DESCRIPTION OF THE TASK:
Rewrite the records below as a JSON list of strings, with one string for each line and the blank lines omitted.
[start]
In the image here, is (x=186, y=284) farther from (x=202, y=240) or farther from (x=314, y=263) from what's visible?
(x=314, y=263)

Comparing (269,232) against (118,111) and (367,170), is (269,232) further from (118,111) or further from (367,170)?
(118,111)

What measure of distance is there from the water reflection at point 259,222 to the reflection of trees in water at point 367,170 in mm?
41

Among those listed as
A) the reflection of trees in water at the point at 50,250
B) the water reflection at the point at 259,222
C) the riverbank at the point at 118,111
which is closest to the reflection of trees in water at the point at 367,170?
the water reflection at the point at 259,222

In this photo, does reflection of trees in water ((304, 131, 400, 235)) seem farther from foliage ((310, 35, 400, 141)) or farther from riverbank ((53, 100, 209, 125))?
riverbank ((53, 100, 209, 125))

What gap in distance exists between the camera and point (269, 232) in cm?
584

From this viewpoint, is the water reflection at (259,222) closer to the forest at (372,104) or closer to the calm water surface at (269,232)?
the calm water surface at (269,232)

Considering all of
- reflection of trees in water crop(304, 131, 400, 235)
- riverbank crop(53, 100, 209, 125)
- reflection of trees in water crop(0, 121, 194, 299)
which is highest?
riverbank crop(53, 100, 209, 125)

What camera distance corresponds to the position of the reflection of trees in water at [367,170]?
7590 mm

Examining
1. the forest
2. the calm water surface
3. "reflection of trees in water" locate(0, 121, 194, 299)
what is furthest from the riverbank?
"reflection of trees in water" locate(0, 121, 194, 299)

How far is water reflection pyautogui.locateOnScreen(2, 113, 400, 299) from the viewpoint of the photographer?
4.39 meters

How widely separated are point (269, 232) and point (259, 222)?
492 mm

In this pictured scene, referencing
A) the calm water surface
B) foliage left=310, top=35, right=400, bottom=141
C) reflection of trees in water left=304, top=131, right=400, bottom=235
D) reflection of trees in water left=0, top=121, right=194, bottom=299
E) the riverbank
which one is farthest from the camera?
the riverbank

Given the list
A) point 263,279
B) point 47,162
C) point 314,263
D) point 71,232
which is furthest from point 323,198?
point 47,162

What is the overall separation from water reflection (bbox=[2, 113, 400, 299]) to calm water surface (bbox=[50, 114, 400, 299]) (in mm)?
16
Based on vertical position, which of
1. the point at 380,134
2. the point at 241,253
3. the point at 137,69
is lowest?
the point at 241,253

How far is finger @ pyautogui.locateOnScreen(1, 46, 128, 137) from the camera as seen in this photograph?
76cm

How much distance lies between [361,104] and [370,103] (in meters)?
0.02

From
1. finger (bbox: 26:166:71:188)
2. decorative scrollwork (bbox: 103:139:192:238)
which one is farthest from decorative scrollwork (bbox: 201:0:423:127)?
[end]
OUTPUT FOR THIS TASK:
[
  "In the image here, is (x=186, y=284) farther from (x=202, y=240) or farther from (x=314, y=263) from what's visible?",
  "(x=314, y=263)",
  "Comparing (269,232) against (118,111) and (367,170), is (269,232) further from (118,111) or further from (367,170)?",
  "(118,111)",
  "What measure of distance is there from the water reflection at point 259,222 to the reflection of trees in water at point 367,170 in mm?",
  "41",
  "Among those listed as",
  "A) the reflection of trees in water at the point at 50,250",
  "B) the water reflection at the point at 259,222",
  "C) the riverbank at the point at 118,111",
  "which is closest to the reflection of trees in water at the point at 367,170?",
  "the water reflection at the point at 259,222",
  "In this photo, does reflection of trees in water ((304, 131, 400, 235)) seem farther from foliage ((310, 35, 400, 141)) or farther from riverbank ((53, 100, 209, 125))?",
  "riverbank ((53, 100, 209, 125))",
  "What gap in distance exists between the camera and point (269, 232) in cm?",
  "584",
  "From this viewpoint, is the water reflection at (259,222) closer to the forest at (372,104) or closer to the calm water surface at (269,232)?",
  "the calm water surface at (269,232)",
  "Considering all of",
  "- reflection of trees in water crop(304, 131, 400, 235)",
  "- riverbank crop(53, 100, 209, 125)",
  "- reflection of trees in water crop(0, 121, 194, 299)",
  "which is highest?",
  "riverbank crop(53, 100, 209, 125)",
  "What camera distance corresponds to the position of the reflection of trees in water at [367,170]?",
  "7590 mm",
  "Examining",
  "1. the forest",
  "2. the calm water surface",
  "3. \"reflection of trees in water\" locate(0, 121, 194, 299)",
  "what is furthest from the riverbank?",
  "\"reflection of trees in water\" locate(0, 121, 194, 299)",
  "How far is water reflection pyautogui.locateOnScreen(2, 113, 400, 299) from the viewpoint of the photographer?",
  "4.39 meters",
  "How widely separated are point (269, 232) and point (259, 222)?",
  "492 mm",
  "In this pictured scene, referencing",
  "A) the calm water surface",
  "B) foliage left=310, top=35, right=400, bottom=141",
  "C) reflection of trees in water left=304, top=131, right=400, bottom=235",
  "D) reflection of trees in water left=0, top=121, right=194, bottom=299",
  "E) the riverbank",
  "which one is farthest from the camera?",
  "the riverbank",
  "Given the list",
  "A) point 263,279",
  "B) point 47,162",
  "C) point 314,263",
  "D) point 71,232",
  "which is furthest from point 323,198?",
  "point 47,162",
  "What is the overall separation from water reflection (bbox=[2, 113, 400, 299]) to calm water surface (bbox=[50, 114, 400, 299]) (in mm)?",
  "16",
  "Based on vertical position, which of",
  "1. the point at 380,134",
  "2. the point at 241,253",
  "3. the point at 137,69",
  "is lowest?",
  "the point at 241,253",
  "How far is finger @ pyautogui.locateOnScreen(1, 46, 128, 137) from the camera as seen in this photograph?",
  "76cm",
  "How much distance lies between [361,104] and [370,103] (in meters)?",
  "0.02",
  "From",
  "1. finger (bbox: 26:166:71:188)",
  "2. decorative scrollwork (bbox: 103:139:192:238)",
  "which one is farthest from decorative scrollwork (bbox: 201:0:423:127)?"
]